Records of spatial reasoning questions
◆ ◆ ◆

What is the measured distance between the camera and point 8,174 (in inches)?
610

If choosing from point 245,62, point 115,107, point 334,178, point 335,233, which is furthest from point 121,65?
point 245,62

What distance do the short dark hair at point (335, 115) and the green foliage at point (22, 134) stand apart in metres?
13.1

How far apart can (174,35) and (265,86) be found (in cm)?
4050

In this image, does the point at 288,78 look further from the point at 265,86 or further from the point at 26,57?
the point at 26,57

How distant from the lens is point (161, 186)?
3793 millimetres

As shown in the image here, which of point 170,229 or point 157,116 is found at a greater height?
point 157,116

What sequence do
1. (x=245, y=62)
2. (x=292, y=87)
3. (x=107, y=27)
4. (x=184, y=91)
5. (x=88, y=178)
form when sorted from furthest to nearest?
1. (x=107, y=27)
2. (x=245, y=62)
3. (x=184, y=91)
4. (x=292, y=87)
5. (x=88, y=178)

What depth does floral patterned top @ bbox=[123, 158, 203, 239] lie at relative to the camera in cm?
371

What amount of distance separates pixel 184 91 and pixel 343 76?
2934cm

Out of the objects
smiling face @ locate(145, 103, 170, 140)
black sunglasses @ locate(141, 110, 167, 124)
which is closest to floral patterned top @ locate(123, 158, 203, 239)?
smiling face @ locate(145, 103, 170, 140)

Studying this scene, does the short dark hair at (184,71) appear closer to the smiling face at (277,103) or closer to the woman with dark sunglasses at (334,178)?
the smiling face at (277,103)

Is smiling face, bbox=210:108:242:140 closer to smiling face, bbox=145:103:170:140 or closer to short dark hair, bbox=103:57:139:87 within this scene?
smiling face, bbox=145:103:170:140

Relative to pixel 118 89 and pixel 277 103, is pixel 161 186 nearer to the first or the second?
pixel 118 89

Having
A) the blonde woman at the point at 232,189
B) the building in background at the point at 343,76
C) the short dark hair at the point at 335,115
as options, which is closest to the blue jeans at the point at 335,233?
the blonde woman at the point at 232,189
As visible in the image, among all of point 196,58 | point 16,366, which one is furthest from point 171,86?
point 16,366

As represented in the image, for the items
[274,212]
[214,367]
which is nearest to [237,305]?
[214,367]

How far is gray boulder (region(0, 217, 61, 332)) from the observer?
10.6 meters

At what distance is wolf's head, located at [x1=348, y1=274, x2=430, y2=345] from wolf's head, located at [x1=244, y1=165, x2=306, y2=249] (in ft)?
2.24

◆ ◆ ◆

**Set task:** Rewrite all of the data above, changing "short dark hair" to "dark brown hair" wherever it appears and leaving everything else the same.

**Full output:**
What is the measured distance between the camera and point 8,174 (in inches)?
610

If choosing from point 245,62, point 115,107, point 334,178, point 335,233, which is furthest from point 121,65?
point 245,62

What distance do the dark brown hair at point (335, 115) and the green foliage at point (22, 134) stand apart in metres?
13.1

How far apart can (174,35) and (265,86) be found (in cm)?
4050

In this image, does the point at 288,78 look further from the point at 265,86 or further from the point at 26,57?
the point at 26,57

How distant from the lens is point (161, 186)?
3793 millimetres

As shown in the image here, which of point 170,229 or point 157,116 is found at a greater height?
point 157,116

What sequence do
1. (x=245, y=62)
2. (x=292, y=87)
3. (x=107, y=27)
4. (x=184, y=91)
5. (x=88, y=178)
form when sorted from furthest to nearest?
1. (x=107, y=27)
2. (x=245, y=62)
3. (x=184, y=91)
4. (x=292, y=87)
5. (x=88, y=178)

What depth does floral patterned top @ bbox=[123, 158, 203, 239] lie at relative to the camera in cm?
371

What amount of distance separates pixel 184 91 and pixel 343 76?
2934cm

Out of the objects
smiling face @ locate(145, 103, 170, 140)
black sunglasses @ locate(141, 110, 167, 124)
which is closest to floral patterned top @ locate(123, 158, 203, 239)?
smiling face @ locate(145, 103, 170, 140)

Studying this scene, does the dark brown hair at (184,71) appear closer to the smiling face at (277,103) or closer to the woman with dark sunglasses at (334,178)?
the smiling face at (277,103)

Is smiling face, bbox=210:108:242:140 closer to smiling face, bbox=145:103:170:140 or closer to dark brown hair, bbox=103:57:139:87 within this scene?
smiling face, bbox=145:103:170:140

Relative to pixel 118 89 and pixel 277 103, is pixel 161 186 nearer to the first or the second?
pixel 118 89

Having
A) the blonde woman at the point at 232,189
B) the building in background at the point at 343,76
C) the dark brown hair at the point at 335,115
as options, which is closest to the blue jeans at the point at 335,233?
the blonde woman at the point at 232,189
As visible in the image, among all of point 196,58 | point 16,366, which one is furthest from point 171,86?
point 16,366

As represented in the image, for the items
[274,212]
[214,367]
which is nearest to [237,305]?
[214,367]

How far is gray boulder (region(0, 217, 61, 332)) from the observer?
10.6 meters

At what distance is wolf's head, located at [x1=348, y1=274, x2=430, y2=345] from wolf's head, located at [x1=244, y1=165, x2=306, y2=249] (in ft)?
2.24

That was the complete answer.